* **Excerpted passage**:
You remember that Max? I took it off my sig as I never use it, totally neglected sitting in the corner, perhaps a novel wall-hanging someday. If you were to visit me, I would probably give it to you. I would go a bit further to say that if you cover the cost of shipping, it's your's.

howzat for a happy new year
:wave:


----------



## MaxWedge (Feb 24, 2006)

*Michelle*

E-mail sent. Hope you got it. You got my official guitar talk address.:smile:


----------



## Michelle (Aug 21, 2006)

Hi Max; Yep, got your email. Seriously though, I don't want anything for it, I'm just doing what right for the guitar, I am not a good parent and you wish to take care of it and play it. I'm so busy with bass I rarely get on the guitar and when I do, it's the SG, that's my #1.

I'll box it up when I get a chance, probably by end of weekend, we'll work out the shipping details. Having a busy little day here so sorry about the delay in response. (A good day though - love it when problems solve themselves)

:wave:


----------



## MaxWedge (Feb 24, 2006)

Michelle,
E-mail sent
I think it's a funky guitar. It will be be my first fixed bridge guitar in, well too many years. My junkyard dog accoustic finely caved in on itself. I rescued it from a horrific life. And lovely glued it back together. The headstock was broke in two, holes in the body. So many cigarette burns, intials of all sorts burned/carved into the finish. After more than tens years the glue finally dried out and string tension overpowered it. I still have the pieces. And may resurrect it once more. By the way have you ever handed over one of your left handed guitars to a right handed player. Funny they screw up just as bad as me on a righthanded guitar.:food-smiley-004:


----------

* **Input data**:
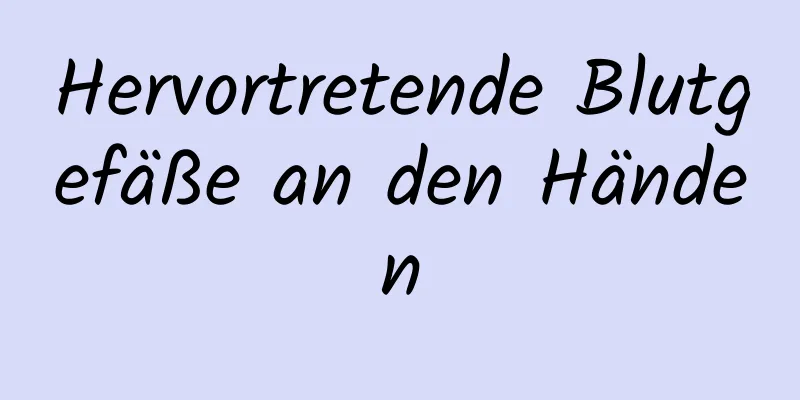 Hervortretende Blutgefäße an den Händen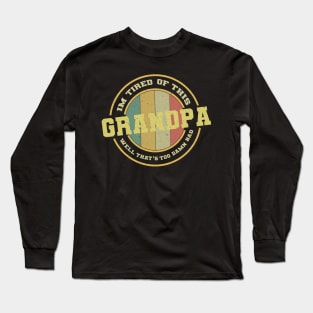 Im Tired of This Grandpa Well That's Too Damn Bad Long Sleeve T-Shirt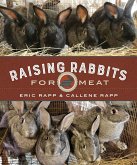 Raising Rabbits for Meat (eBook, ePUB)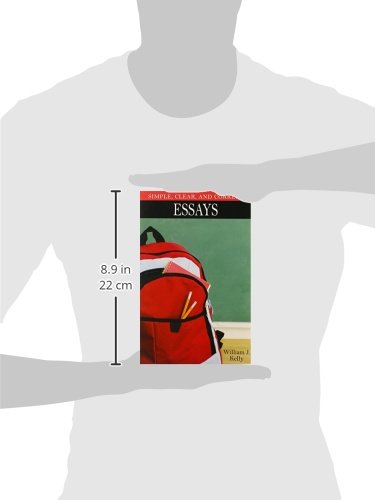 Simple, Clear, and Correct: Essays (Kelly Brief Rhetoric)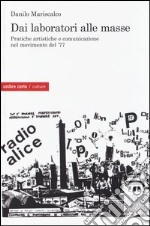 Dai laboratori alle masse. Pratiche artistiche e comunicazione nel movimento del '77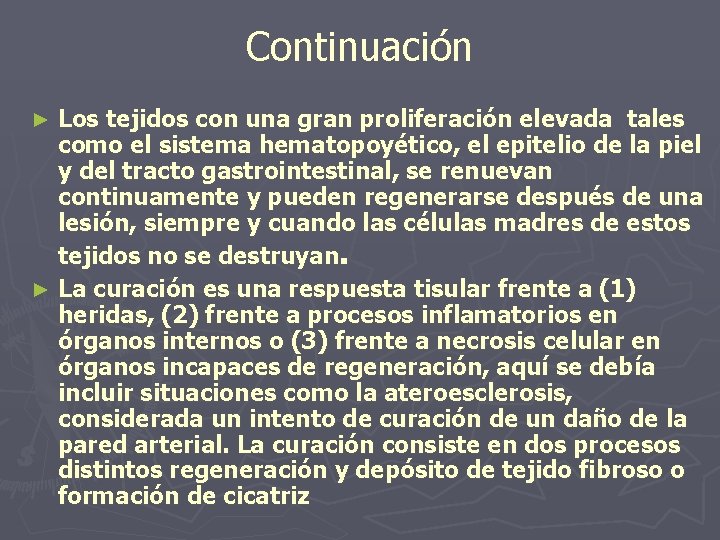 Continuación Los tejidos con una gran proliferación elevada tales como el sistema hematopoyético, el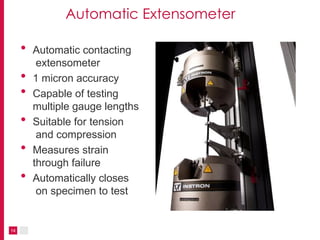 Automatic Extensometer
14
• Automatic contacting
extensometer
• 1 micron accuracy
• Capable of testing
multiple gauge lengths
• Suitable for tension
and compression
• Measures strain
through failure
• Automatically closes
on specimen to test
 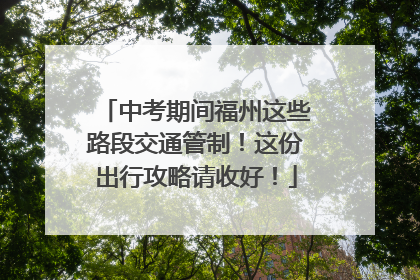 中考期间福州这些路段交通管制！这份出行攻略请收好！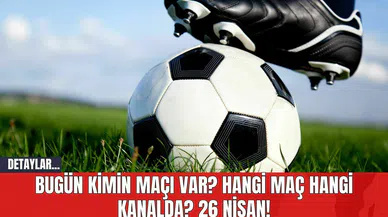 Bugün Kimin Maçı Var? Hangi Maç Hangi Kanalda? 26 Nisan!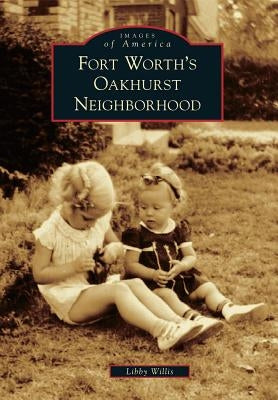 Fort Worth's Oakhurst Neighborhood by Willis, Libby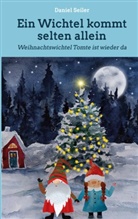 Daniel Seiler - Ein Wichtel kommt selten allein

* **Tasks to perform**:
1 – In the forum thread about guitars, reproduce the text starting at the words "## Michelle (Aug" and ending after the words "that's my #1.".
2 – According to the guitar forum thread, what kinds of damage did MaxWedge's rescued acoustic guitar have? List each one.
3 – In the guitar forum thread, which guitar does Michelle call her #1?

* **Solutions in order**:
1 –
## Michelle (Aug 21, 2006)

Hi Max; Yep, got your email. Seriously though, I don't want anything for it, I'm just doing what right for the guitar, I am not a good parent and you wish to take care of it and play it. I'm so busy with bass I rarely get on the guitar and when I do, it's the SG, that's my #1.

2 –
- The headstock was broken in two.
- There were holes in the body.
- There were many cigarette burns.
- Initials of all sorts were burned or carved into the finish.

3 – The SG.